The argument against was best summed up by the New York Times Magazine, in an article about French Montana’s accidental coining of the phrase “fanute”:
The perhaps fallacious assumption at the Web site’s heart is that every rap lyric has a meaning and that the meaning of every rap lyric should be unearthed. It’s true that rap is routinely made up of arcane local vernacular, references to pop culture, snippets of other rap lyrics and even music-industry, inside-baseball jargon. Yet part of the joy of listening to a lot of rap music is having all this unfold for you as you become more familiar with it.
The Times also points to a line by Das Racist’s Kool A.D., from the track “Middle of the Cake” (which, it should be pointed out, is, with most things DR, at least partially tongue-in-cheek): “RapGenius.com is white devil sophistry / Urban Dictionary is for demons with college degrees.” Per Rap Genius’s own explanation: “Kool is making fun of websites like Rap Genius and Urban Dictionary where nerdy, bourgeois whites explain black culture to one another.” From the Times piece: “If the RapGeniuses are sophists — like the sneaky Greek philosophers who perniciously used logic to lead followers to illogical conclusions — then their wrongheaded conclusion is perhaps that all of this can, or should, be explained in a linear, X-means-Y fashion.” And hammering the point home would be tweets like this: “Thank you Rap Genius for explaining rap lyrics to all us white girls. Now we can sing along AND understand.” [Wince.]
The counterargument that the Rap Genius guys can, and have, made is that the industry is on board with their mission statement: All manner of rapper — from underground guys like Murs and Action Bronson to vets like Nas and Raekwon to current top dogs like Waka Flocka and 2 Chainz — have now come on the site to annotate their own lyrics. And the counter-counterargument would be: Rappers do a lot of crazy things?

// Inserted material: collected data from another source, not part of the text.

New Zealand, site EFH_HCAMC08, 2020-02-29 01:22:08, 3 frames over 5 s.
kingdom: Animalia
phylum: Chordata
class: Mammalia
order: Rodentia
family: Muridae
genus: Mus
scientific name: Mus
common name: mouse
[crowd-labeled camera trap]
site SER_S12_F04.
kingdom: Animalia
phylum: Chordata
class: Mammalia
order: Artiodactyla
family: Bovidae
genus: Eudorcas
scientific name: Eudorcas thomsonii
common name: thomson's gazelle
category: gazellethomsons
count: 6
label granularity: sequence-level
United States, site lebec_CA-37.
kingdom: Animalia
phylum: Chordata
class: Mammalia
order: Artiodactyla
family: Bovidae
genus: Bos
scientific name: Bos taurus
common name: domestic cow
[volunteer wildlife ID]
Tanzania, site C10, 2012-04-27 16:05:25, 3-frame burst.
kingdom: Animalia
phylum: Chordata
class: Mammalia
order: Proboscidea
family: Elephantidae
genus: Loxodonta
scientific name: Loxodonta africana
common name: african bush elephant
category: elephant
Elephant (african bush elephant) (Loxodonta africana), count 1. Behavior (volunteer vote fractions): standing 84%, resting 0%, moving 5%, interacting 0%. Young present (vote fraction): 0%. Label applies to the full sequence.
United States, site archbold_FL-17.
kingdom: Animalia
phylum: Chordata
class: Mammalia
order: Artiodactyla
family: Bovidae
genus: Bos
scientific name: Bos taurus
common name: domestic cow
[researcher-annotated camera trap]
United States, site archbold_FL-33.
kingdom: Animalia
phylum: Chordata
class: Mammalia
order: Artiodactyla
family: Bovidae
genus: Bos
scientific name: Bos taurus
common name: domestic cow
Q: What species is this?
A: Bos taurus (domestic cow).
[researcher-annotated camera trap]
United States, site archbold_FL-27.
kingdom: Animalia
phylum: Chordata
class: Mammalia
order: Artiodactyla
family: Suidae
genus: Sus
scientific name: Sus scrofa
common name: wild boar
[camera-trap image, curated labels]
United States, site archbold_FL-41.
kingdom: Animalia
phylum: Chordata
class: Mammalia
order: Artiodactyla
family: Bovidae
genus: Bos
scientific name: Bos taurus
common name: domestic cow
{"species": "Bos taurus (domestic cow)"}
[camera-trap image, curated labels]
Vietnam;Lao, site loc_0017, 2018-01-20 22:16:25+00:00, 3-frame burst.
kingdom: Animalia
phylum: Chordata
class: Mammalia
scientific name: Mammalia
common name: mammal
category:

Well, it’s a bit trickier. The anti–Rap Genius stance can feel somewhat joyless: self-appointed vanguards deciding how and why hip-hop should be analyzed and appreciated. It’s something like the opposite of that. Even the most stalwart Rap Genius deniers probably wouldn’t argue the site shouldn’t exist at all. It’s more a word of caution about over-reliance. By virtue of its popularity, Rap Genius has come to provide the definitive take on lots and lots of rap lyrics. The question being — should there be a definitive take, even one offered by the rapper him or herself? You’re allowed, and should be, from time to time, skeptical, contrarian, or, if you want, willfully ignorant altogether.
Which is good to remember, especially as Rap Genius expands its scope to BIBLICAL PROPORTIONS. Andreessen says:
It turns out that Rap Genius has a much bigger idea and a much broader mission than that. Which is: Generalize out to many other categories of text … annotate the world … be the knowledge about the knowledge … create the Internet Talmud.
And now for one last, blunter point of view: “maybe now that rap genius got their google bomb prize money they can afford to hire people who actually know things about rap music.”